Instruction
Rewrite the lines from the one holding "Photographically speaking, is" through the one holding "What is the exact", inclusive, with "meters" renamed to "metres" and everything else unchanged. Give only those lines.

Records to use
==============================

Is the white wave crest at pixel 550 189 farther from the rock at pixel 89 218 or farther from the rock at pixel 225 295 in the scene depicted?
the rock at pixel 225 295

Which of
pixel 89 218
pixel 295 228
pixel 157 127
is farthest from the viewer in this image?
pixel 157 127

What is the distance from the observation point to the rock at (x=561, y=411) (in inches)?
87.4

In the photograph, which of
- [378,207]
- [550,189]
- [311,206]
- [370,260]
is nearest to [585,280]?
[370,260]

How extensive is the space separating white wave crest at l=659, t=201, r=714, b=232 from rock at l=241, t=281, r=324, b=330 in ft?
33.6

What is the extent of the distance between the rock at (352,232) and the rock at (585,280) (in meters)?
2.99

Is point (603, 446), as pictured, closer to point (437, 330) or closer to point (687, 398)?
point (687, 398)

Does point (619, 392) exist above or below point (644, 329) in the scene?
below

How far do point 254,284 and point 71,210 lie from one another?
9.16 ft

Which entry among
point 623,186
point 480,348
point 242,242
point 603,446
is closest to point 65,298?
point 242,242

==============================

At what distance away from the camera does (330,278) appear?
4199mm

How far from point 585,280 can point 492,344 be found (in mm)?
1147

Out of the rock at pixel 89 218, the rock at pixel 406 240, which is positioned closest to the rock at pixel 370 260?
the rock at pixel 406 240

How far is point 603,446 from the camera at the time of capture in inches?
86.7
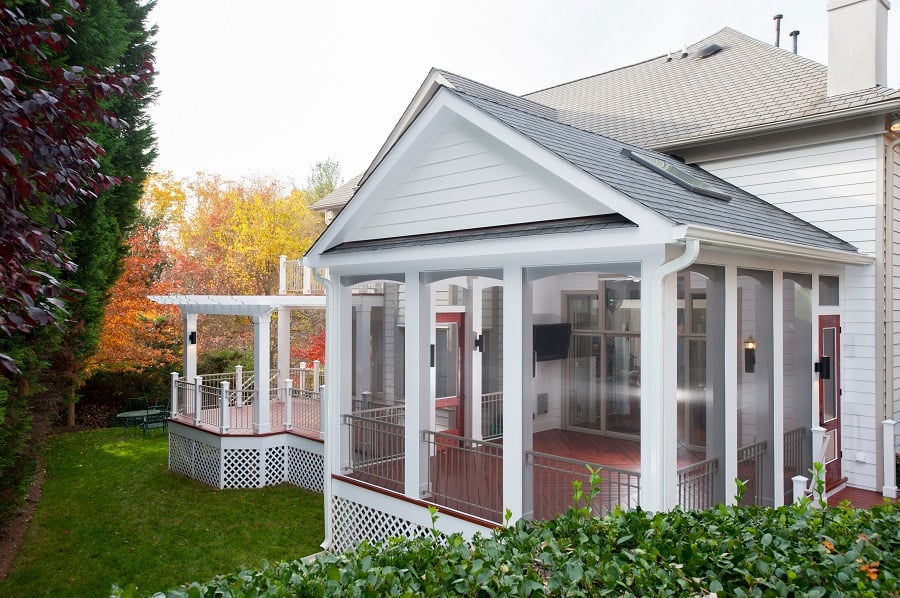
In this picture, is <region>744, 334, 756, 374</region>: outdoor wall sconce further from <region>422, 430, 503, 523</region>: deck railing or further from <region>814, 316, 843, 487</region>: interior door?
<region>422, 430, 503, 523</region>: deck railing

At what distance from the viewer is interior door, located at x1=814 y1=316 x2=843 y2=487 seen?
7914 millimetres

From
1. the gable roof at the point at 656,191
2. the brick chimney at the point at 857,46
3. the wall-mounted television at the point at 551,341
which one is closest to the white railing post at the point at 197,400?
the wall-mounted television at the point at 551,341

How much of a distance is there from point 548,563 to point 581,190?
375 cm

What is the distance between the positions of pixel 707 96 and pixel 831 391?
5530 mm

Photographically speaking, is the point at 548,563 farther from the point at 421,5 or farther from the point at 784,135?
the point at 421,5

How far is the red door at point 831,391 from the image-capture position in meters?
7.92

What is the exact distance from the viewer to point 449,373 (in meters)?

==============================

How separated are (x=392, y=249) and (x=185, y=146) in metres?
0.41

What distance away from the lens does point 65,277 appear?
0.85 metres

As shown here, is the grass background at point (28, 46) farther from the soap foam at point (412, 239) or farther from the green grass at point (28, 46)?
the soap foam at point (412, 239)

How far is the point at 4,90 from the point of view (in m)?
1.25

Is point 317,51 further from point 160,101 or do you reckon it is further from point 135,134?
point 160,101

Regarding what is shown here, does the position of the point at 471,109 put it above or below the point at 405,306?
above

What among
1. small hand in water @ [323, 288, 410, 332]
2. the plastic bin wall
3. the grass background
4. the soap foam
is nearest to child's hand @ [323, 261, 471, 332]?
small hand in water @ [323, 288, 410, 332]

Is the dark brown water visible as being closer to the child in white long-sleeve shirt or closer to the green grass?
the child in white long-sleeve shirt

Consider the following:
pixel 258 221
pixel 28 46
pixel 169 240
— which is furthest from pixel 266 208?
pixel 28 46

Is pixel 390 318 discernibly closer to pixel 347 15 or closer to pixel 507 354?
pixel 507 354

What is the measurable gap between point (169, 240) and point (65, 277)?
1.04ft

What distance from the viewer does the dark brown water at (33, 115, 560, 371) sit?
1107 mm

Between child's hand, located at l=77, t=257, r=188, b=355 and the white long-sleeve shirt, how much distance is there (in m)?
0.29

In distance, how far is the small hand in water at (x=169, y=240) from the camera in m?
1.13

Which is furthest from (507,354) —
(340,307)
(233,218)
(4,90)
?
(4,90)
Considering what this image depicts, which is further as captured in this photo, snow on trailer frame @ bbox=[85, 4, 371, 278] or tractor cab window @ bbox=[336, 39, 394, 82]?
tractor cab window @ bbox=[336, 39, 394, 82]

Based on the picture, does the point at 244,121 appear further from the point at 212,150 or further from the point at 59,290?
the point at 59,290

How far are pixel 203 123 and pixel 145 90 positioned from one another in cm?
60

==============================

Written reply
Photographically speaking, is the point at 548,563 farther from the point at 421,5 or farther from the point at 784,135?
the point at 421,5

How far is the red door at point 831,391 from the image-capture position in metres?
7.92

What is the exact distance from the viewer to point 449,373 (in metres)?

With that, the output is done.